Apart from the pictures, every line below needs to be reproduced verbatim.

··· MATERIAL PROVIDED

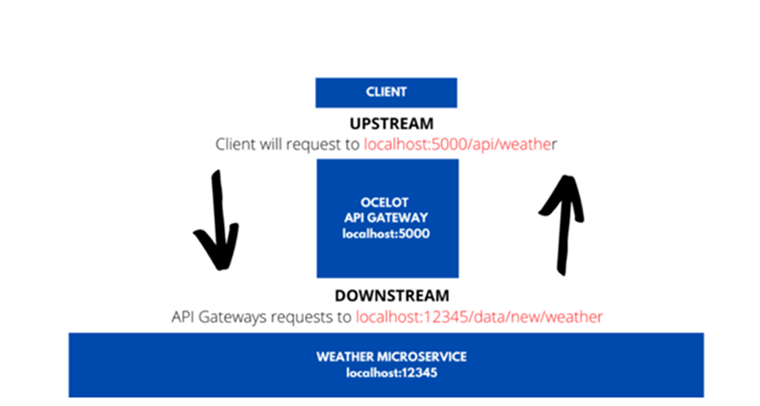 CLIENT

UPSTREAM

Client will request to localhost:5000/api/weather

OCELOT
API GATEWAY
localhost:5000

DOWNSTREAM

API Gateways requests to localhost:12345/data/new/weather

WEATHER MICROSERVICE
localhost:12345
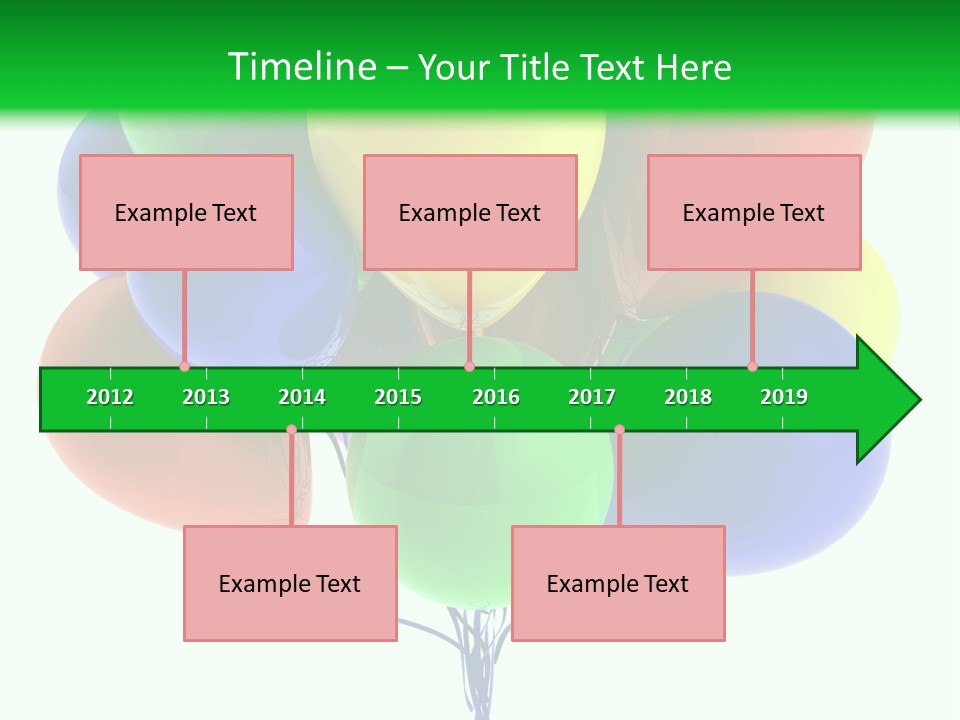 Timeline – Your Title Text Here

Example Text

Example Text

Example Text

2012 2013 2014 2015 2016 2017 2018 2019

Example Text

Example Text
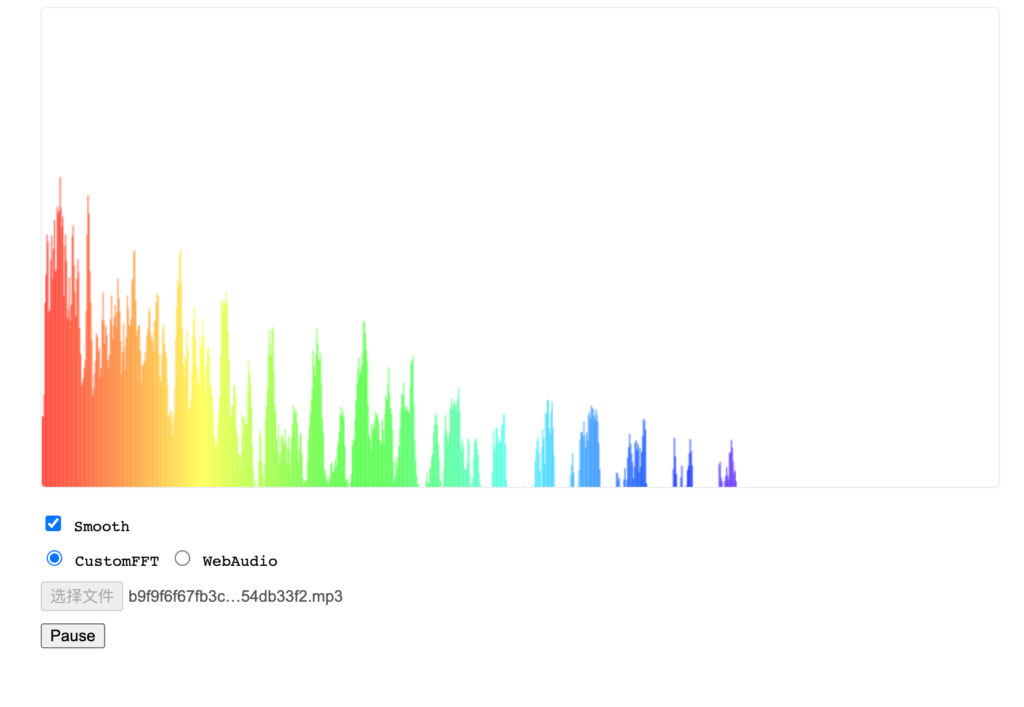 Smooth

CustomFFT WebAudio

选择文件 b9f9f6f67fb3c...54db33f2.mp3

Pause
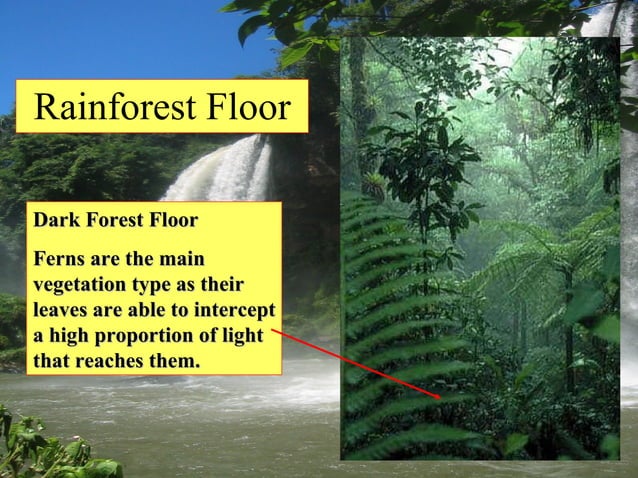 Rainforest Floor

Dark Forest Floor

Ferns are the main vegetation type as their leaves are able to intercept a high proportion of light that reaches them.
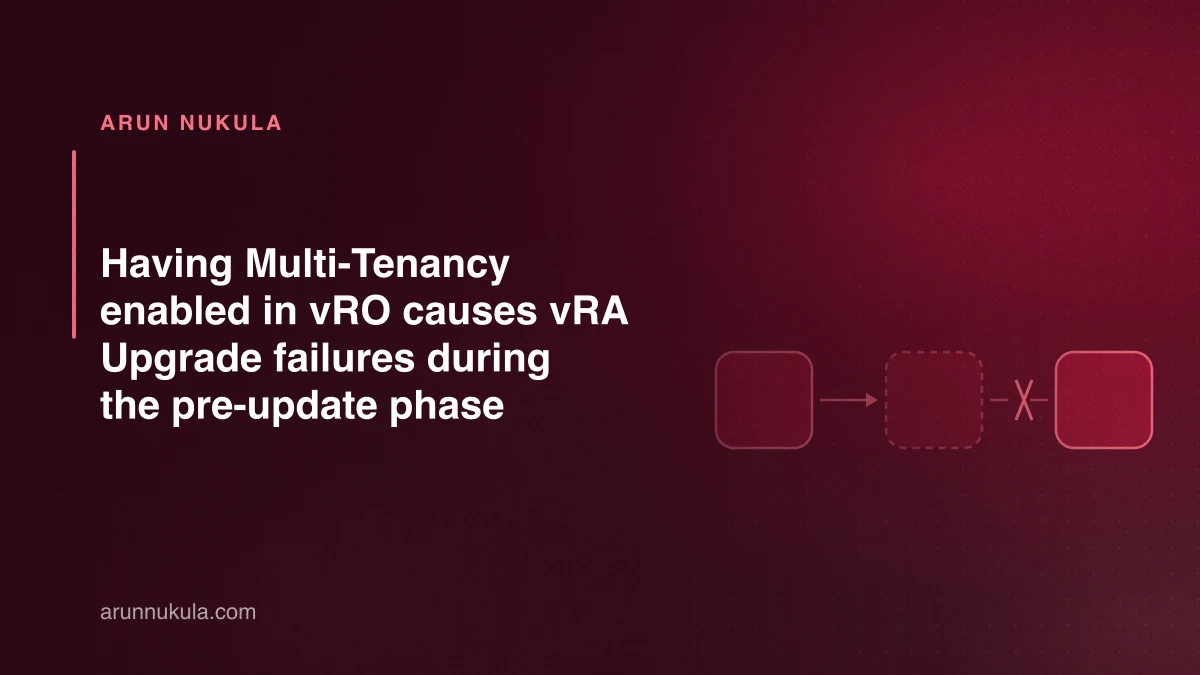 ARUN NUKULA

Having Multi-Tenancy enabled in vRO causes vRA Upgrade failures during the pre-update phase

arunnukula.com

······

ANSWER SPACE.
 CLIENT

UPSTREAM

Client will request to localhost:5000/api/weather

OCELOT
API GATEWAY
localhost:5000

DOWNSTREAM

API Gateways requests to localhost:12345/data/new/weather

WEATHER MICROSERVICE
localhost:12345
 Timeline – Your Title Text Here

Example Text

Example Text

Example Text

2012 2013 2014 2015 2016 2017 2018 2019

Example Text

Example Text
 Smooth

CustomFFT WebAudio

选择文件 b9f9f6f67fb3c...54db33f2.mp3

Pause
 Rainforest Floor

Dark Forest Floor

Ferns are the main vegetation type as their leaves are able to intercept a high proportion of light that reaches them.
 ARUN NUKULA

Having Multi-Tenancy enabled in vRO causes vRA Upgrade failures during the pre-update phase

arunnukula.com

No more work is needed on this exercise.